WHAT TO WORK ON: With the pictures left out, reproduce exactly the lines running from the line with "Of the provided options" to the last line of the material below.

ENTRIES SUPPLIED:
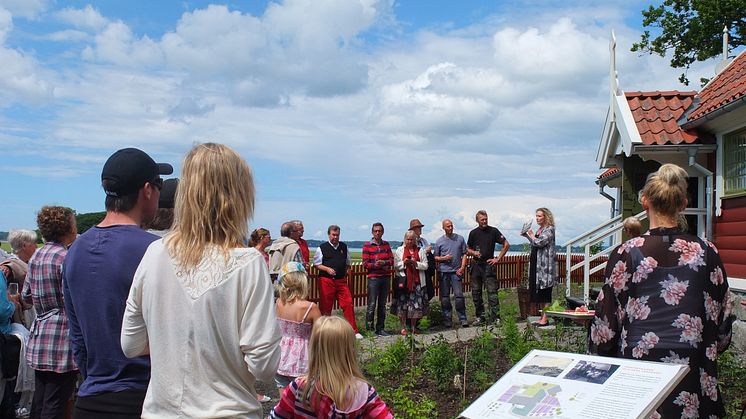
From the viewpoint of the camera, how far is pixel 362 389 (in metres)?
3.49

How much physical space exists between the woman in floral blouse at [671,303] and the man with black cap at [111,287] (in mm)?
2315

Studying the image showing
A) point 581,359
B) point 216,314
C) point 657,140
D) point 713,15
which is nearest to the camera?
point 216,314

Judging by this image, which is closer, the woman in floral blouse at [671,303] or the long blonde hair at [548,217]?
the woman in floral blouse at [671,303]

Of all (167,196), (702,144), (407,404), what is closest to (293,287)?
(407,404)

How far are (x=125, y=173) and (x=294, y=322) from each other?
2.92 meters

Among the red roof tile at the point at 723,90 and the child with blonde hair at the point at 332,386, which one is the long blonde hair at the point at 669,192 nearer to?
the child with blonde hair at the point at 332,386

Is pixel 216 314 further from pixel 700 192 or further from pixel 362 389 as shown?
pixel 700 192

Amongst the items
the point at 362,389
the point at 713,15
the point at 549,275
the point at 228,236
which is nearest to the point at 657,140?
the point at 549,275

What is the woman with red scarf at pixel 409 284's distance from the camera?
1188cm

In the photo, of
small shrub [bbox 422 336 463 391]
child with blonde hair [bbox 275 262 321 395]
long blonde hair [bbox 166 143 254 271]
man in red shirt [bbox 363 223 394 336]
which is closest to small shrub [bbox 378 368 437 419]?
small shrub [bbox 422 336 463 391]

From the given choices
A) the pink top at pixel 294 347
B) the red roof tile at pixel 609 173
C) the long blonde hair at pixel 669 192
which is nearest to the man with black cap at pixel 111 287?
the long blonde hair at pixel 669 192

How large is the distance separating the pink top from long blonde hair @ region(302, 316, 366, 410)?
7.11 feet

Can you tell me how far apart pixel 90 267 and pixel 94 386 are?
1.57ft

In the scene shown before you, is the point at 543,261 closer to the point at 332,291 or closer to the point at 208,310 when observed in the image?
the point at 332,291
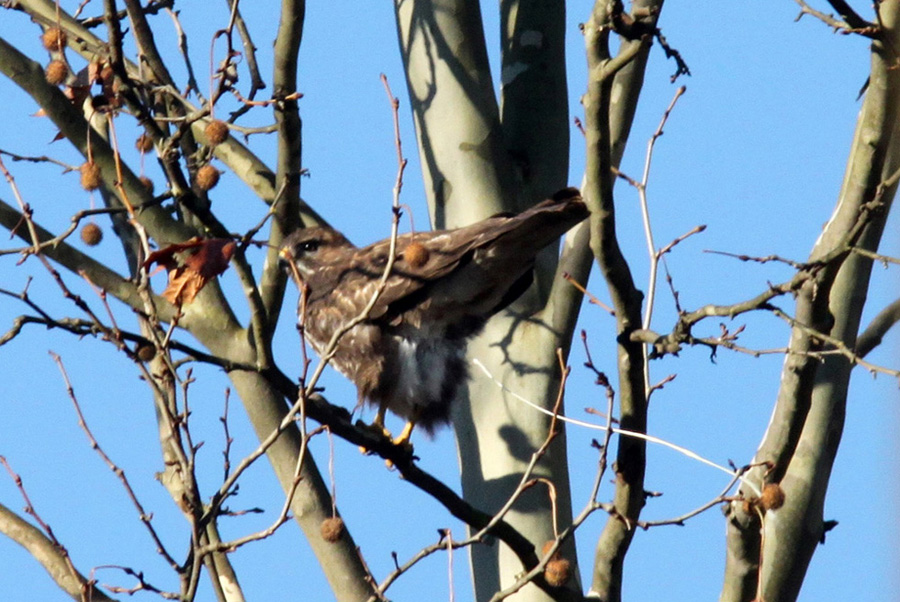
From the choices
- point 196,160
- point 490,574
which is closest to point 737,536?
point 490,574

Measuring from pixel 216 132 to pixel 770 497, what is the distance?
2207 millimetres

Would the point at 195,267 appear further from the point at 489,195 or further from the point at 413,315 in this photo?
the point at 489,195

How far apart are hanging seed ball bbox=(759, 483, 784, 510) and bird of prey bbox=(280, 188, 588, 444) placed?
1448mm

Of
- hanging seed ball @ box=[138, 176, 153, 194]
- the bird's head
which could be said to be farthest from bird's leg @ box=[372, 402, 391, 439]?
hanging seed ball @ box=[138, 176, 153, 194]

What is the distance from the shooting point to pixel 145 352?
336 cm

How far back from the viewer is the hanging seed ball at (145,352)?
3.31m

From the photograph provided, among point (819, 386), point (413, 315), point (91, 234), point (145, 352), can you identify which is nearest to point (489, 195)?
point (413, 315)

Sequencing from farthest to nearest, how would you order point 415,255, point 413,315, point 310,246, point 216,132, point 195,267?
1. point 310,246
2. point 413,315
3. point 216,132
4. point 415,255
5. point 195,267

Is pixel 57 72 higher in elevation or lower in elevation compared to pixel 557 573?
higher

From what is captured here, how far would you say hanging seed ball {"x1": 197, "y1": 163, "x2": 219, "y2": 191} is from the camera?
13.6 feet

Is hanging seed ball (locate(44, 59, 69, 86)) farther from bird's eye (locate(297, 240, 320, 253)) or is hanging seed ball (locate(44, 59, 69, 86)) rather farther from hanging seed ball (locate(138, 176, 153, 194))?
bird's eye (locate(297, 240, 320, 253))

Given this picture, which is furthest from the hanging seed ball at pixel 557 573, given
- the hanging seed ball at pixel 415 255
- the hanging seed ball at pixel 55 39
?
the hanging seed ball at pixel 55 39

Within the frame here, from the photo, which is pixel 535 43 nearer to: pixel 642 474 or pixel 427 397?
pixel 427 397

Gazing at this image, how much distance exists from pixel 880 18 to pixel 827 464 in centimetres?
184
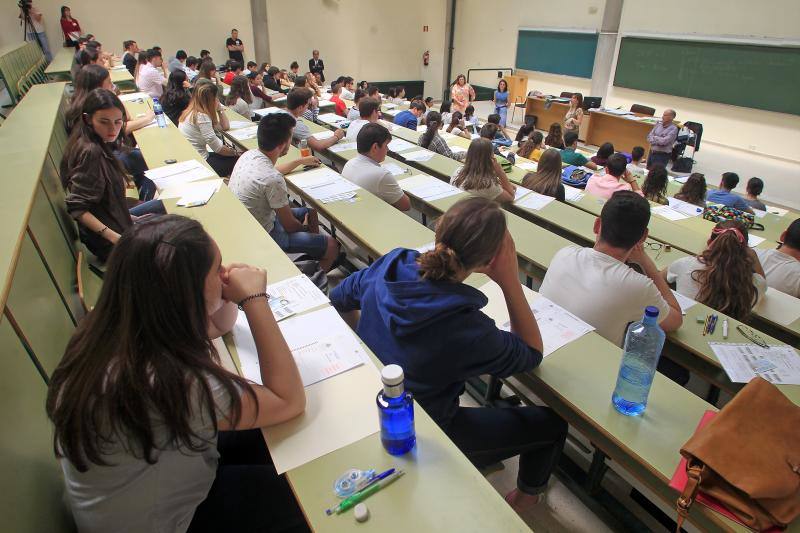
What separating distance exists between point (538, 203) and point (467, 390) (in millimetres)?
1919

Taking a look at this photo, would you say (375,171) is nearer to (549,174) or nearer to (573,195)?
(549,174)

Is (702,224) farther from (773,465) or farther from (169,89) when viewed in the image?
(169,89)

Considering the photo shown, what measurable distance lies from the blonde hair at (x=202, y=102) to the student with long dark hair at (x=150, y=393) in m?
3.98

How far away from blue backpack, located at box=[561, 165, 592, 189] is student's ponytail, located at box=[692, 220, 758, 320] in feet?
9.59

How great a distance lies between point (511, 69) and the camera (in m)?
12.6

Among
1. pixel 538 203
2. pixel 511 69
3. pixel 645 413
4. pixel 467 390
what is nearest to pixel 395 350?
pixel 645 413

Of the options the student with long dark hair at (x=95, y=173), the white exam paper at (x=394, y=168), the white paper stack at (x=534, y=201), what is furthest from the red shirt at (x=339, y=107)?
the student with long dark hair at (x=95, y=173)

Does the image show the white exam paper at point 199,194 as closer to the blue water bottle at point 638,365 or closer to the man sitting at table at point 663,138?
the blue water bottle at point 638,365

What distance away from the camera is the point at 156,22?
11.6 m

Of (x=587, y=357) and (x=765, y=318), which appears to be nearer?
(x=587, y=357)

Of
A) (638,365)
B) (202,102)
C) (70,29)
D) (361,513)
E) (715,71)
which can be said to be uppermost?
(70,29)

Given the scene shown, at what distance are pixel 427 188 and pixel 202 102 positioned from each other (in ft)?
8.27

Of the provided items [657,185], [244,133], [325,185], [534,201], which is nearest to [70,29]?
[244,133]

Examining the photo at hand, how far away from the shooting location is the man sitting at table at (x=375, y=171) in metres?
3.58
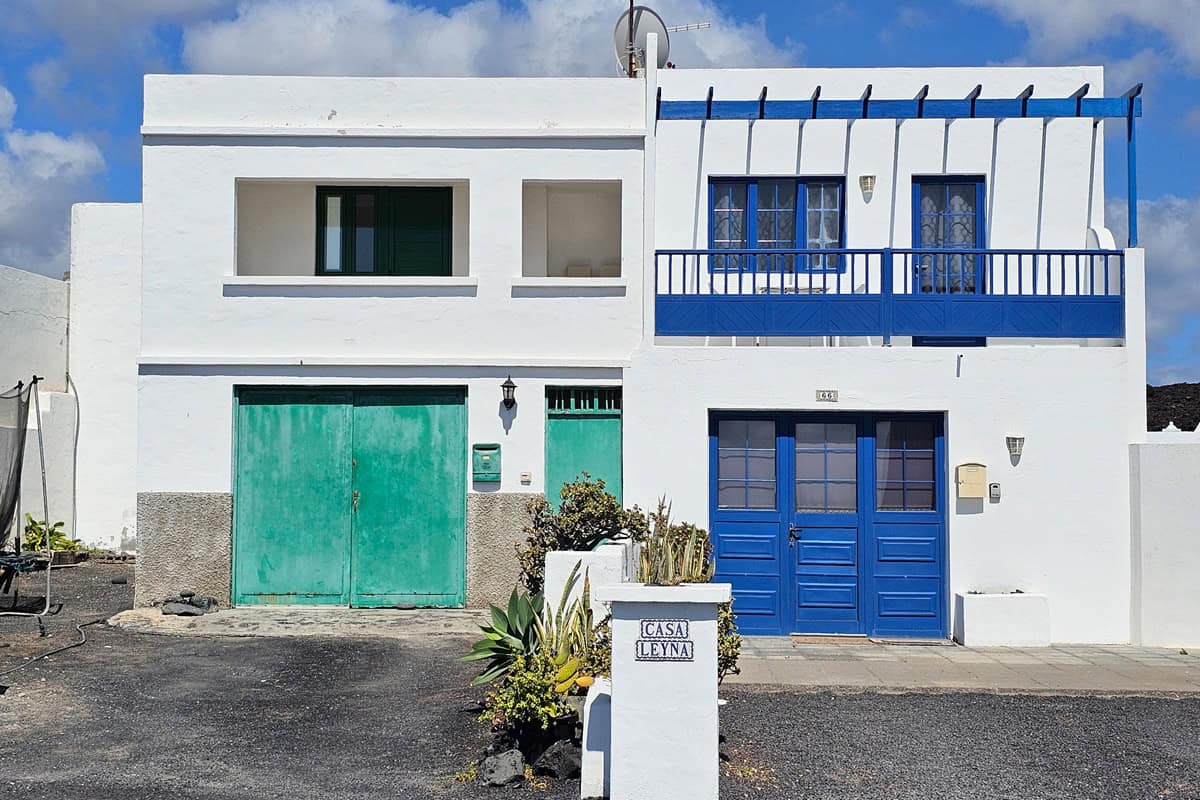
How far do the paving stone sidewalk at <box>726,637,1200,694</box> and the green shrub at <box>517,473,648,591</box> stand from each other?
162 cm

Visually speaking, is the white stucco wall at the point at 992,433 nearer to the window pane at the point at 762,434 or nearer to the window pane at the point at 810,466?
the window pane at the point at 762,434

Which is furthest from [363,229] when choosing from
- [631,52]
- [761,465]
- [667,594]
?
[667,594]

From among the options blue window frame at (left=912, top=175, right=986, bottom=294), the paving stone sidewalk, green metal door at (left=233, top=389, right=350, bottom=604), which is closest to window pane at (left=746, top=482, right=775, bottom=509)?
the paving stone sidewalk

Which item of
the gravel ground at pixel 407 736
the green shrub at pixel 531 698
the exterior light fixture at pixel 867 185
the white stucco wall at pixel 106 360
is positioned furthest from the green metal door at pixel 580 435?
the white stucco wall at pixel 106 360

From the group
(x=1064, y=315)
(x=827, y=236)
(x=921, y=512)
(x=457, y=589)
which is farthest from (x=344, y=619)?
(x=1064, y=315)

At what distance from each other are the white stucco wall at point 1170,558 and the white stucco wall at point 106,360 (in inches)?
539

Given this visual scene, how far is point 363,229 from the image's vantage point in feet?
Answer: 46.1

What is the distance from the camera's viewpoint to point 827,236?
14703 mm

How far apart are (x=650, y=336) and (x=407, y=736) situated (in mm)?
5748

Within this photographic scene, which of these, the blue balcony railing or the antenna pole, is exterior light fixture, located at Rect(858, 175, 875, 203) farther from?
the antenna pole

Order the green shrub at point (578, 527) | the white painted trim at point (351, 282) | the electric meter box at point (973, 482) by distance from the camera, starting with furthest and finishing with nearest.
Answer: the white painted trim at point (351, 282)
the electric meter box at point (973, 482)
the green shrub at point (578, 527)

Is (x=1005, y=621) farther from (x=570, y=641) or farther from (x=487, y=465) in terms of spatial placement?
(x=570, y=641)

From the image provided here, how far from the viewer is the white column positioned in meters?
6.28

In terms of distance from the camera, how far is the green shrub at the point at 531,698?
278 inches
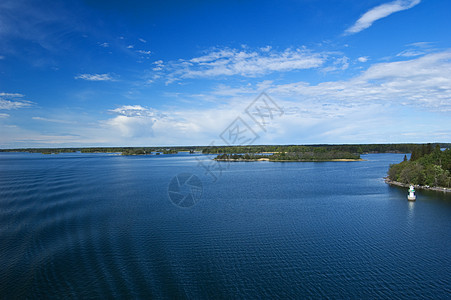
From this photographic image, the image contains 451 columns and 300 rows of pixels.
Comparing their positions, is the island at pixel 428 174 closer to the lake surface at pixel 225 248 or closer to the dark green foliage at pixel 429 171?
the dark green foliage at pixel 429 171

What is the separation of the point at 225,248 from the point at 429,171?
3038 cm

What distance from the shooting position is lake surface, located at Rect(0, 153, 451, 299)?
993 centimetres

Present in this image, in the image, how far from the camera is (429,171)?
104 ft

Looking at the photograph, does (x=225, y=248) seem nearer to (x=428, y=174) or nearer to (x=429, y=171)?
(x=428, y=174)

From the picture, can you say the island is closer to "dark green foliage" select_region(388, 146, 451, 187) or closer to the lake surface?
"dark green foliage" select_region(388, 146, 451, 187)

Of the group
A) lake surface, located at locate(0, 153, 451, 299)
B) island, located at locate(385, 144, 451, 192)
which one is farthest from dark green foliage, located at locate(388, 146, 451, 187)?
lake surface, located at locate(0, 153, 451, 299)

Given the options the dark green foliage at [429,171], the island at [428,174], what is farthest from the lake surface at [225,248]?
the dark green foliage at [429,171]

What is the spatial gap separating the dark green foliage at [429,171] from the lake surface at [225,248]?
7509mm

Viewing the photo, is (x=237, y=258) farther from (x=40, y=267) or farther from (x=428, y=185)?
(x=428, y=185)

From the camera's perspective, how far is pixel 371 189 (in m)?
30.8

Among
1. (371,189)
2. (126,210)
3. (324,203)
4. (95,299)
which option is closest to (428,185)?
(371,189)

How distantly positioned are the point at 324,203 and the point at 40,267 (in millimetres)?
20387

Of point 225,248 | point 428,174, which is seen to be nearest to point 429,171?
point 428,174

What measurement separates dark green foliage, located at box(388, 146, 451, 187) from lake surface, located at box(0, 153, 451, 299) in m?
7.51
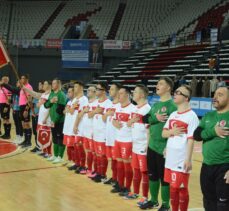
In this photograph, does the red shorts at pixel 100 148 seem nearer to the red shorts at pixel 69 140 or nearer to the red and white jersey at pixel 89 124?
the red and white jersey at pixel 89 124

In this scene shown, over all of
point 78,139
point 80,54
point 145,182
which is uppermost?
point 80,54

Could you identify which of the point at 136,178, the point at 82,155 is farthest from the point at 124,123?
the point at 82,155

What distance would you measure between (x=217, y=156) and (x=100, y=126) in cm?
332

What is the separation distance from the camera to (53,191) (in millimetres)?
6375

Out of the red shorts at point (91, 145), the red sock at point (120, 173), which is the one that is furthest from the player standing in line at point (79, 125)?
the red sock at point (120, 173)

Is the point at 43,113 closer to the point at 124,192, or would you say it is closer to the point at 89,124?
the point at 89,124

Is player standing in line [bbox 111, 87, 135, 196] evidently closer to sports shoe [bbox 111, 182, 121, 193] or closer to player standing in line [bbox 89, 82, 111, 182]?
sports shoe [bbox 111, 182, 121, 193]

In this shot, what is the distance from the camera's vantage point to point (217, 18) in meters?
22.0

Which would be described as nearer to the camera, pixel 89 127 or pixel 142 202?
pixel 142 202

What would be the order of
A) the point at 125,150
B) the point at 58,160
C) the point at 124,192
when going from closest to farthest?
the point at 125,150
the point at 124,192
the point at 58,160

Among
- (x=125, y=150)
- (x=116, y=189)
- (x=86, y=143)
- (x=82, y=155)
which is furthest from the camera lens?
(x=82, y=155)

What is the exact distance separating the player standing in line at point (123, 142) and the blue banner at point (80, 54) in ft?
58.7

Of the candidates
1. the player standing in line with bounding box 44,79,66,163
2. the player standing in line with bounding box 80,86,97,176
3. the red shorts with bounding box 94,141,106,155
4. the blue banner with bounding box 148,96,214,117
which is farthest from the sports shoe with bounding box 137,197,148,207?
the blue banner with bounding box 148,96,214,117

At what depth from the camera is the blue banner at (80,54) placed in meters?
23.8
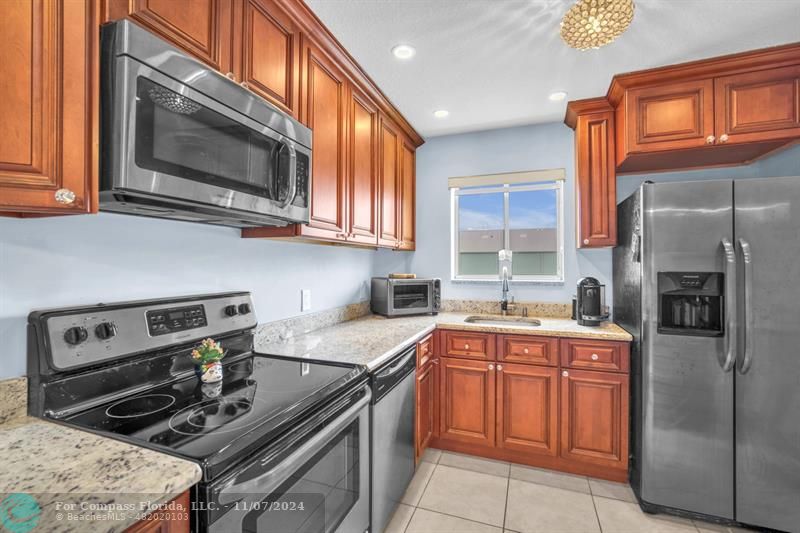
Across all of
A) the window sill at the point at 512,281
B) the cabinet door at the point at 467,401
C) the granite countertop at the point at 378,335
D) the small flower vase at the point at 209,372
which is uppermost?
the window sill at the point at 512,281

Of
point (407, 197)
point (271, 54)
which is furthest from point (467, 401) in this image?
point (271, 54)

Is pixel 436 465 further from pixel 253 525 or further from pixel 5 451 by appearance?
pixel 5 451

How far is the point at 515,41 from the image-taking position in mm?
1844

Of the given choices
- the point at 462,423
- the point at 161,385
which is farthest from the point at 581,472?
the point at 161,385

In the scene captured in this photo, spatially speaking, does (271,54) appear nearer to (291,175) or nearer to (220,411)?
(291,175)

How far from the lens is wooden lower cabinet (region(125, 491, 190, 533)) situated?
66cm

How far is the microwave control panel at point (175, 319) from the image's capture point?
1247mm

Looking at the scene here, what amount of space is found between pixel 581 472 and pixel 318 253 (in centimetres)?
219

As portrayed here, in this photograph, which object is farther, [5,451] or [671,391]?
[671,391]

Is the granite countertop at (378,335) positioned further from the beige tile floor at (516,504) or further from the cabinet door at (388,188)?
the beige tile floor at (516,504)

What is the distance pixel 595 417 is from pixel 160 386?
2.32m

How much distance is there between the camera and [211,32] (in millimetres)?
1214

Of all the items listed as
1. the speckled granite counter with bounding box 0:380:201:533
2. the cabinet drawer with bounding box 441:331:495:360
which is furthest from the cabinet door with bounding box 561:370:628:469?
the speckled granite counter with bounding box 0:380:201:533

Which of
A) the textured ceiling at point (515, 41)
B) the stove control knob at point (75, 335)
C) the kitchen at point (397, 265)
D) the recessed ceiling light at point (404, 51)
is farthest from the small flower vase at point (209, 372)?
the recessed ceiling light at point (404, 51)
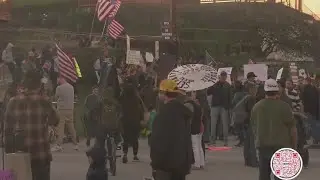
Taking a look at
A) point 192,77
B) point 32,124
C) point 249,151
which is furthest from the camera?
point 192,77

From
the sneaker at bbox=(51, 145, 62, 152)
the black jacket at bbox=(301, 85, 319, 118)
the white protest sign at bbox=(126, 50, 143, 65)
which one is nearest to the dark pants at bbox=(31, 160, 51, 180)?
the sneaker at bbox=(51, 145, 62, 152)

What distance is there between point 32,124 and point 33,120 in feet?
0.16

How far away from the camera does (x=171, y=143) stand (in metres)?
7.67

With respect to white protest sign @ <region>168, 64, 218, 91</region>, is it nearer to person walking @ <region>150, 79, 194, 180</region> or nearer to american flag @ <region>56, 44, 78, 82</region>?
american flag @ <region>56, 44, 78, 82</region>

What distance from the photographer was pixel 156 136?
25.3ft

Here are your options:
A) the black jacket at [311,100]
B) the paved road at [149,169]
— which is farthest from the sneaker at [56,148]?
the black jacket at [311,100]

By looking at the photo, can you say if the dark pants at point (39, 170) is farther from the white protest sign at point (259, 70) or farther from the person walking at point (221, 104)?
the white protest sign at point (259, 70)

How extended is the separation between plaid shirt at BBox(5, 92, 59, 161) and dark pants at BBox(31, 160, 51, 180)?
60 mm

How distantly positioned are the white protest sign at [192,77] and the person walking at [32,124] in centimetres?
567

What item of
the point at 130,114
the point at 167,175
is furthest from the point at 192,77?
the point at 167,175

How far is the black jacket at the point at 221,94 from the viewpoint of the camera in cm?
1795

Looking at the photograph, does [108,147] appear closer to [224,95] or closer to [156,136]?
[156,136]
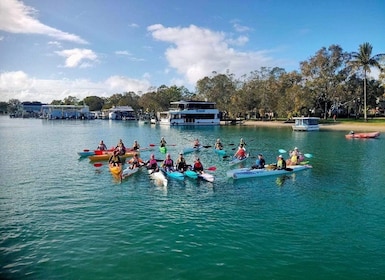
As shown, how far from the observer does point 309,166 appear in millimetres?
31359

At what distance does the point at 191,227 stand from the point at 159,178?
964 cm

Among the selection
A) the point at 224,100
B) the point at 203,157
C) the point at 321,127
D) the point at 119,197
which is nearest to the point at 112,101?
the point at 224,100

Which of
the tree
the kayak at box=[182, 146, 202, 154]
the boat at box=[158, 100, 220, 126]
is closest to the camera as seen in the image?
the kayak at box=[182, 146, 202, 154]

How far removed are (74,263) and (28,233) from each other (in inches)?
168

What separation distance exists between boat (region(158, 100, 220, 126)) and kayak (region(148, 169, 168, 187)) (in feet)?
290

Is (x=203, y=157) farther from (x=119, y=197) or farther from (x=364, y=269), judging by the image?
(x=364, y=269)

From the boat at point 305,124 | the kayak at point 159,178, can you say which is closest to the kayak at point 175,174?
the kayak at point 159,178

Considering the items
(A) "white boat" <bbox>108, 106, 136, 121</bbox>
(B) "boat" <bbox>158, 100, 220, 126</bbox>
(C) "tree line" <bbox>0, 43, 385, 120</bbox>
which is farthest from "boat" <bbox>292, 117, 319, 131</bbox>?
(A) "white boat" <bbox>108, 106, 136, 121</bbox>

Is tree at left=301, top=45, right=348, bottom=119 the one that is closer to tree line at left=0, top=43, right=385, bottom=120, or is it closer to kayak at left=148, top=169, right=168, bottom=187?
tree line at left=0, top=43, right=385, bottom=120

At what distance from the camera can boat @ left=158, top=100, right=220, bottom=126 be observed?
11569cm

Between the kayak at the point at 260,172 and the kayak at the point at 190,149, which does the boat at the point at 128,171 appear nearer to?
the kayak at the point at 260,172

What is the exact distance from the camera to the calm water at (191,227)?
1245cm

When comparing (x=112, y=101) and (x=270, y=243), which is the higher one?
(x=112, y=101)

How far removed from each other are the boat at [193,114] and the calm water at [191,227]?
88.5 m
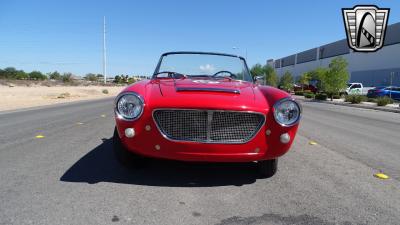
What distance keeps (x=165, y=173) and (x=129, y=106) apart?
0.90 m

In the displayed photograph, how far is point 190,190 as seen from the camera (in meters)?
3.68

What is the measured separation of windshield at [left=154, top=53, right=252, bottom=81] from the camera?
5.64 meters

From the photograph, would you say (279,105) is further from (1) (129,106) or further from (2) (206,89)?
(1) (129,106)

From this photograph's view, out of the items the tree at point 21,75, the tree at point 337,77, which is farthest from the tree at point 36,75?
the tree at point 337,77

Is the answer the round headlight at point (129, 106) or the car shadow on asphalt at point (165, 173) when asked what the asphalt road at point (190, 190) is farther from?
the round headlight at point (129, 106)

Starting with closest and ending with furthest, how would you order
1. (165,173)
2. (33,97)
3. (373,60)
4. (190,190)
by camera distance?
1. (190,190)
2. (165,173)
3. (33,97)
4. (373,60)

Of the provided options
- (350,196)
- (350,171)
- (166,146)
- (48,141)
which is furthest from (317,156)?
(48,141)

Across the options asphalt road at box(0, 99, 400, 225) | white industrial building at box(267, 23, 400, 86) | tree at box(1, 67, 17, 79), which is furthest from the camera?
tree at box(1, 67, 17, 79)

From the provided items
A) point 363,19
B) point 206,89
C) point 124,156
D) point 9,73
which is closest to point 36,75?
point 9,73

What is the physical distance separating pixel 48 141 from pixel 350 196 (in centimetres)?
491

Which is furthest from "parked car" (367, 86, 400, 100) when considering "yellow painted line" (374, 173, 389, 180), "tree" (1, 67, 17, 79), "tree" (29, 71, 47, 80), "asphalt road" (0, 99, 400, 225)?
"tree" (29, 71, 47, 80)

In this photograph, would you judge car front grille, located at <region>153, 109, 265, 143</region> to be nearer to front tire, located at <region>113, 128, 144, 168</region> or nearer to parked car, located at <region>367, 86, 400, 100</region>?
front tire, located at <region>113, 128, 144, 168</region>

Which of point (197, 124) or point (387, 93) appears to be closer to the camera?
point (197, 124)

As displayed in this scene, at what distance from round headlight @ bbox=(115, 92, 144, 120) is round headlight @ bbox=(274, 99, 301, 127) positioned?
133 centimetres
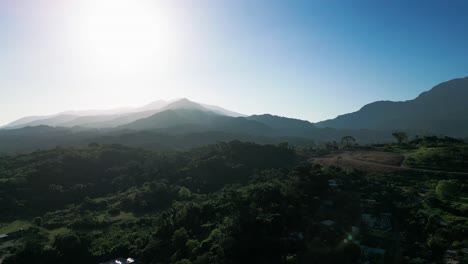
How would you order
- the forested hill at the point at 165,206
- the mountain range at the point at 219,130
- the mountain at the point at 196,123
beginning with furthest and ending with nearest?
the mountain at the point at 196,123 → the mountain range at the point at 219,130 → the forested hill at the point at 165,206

COMPLETE OUTPUT:
Of the provided options
- (350,196)
- (350,171)
- (166,146)
- (48,141)
which is furthest from (317,156)?
(48,141)

Across the options asphalt road at box(0, 99, 400, 225) | white industrial building at box(267, 23, 400, 86) | tree at box(1, 67, 17, 79), which is furthest from the camera?
tree at box(1, 67, 17, 79)

From the provided items
A) point 363,19
B) point 206,89
C) point 124,156
D) point 9,73
which is closest to point 36,75?
point 9,73

What is the physical distance separating pixel 48 141 from pixel 350 196 (in centimetres)?
491

Which is furthest from "parked car" (367, 86, 400, 100) when considering "yellow painted line" (374, 173, 389, 180), "tree" (1, 67, 17, 79), "tree" (29, 71, 47, 80), "asphalt road" (0, 99, 400, 225)?
"tree" (29, 71, 47, 80)

In this photograph, would you judge car front grille, located at <region>153, 109, 265, 143</region> to be nearer to front tire, located at <region>113, 128, 144, 168</region> or nearer to parked car, located at <region>367, 86, 400, 100</region>?
front tire, located at <region>113, 128, 144, 168</region>

Which of point (197, 124) or point (387, 93) appears to be closer to the camera?
point (197, 124)

As displayed in this scene, at what distance from round headlight @ bbox=(115, 92, 144, 120) is round headlight @ bbox=(274, 99, 301, 127) positioned?
133 centimetres
How would you order
- the forested hill at the point at 165,206
- the mountain range at the point at 219,130
- the mountain at the point at 196,123
beginning with furthest and ending with nearest?
the mountain at the point at 196,123 → the mountain range at the point at 219,130 → the forested hill at the point at 165,206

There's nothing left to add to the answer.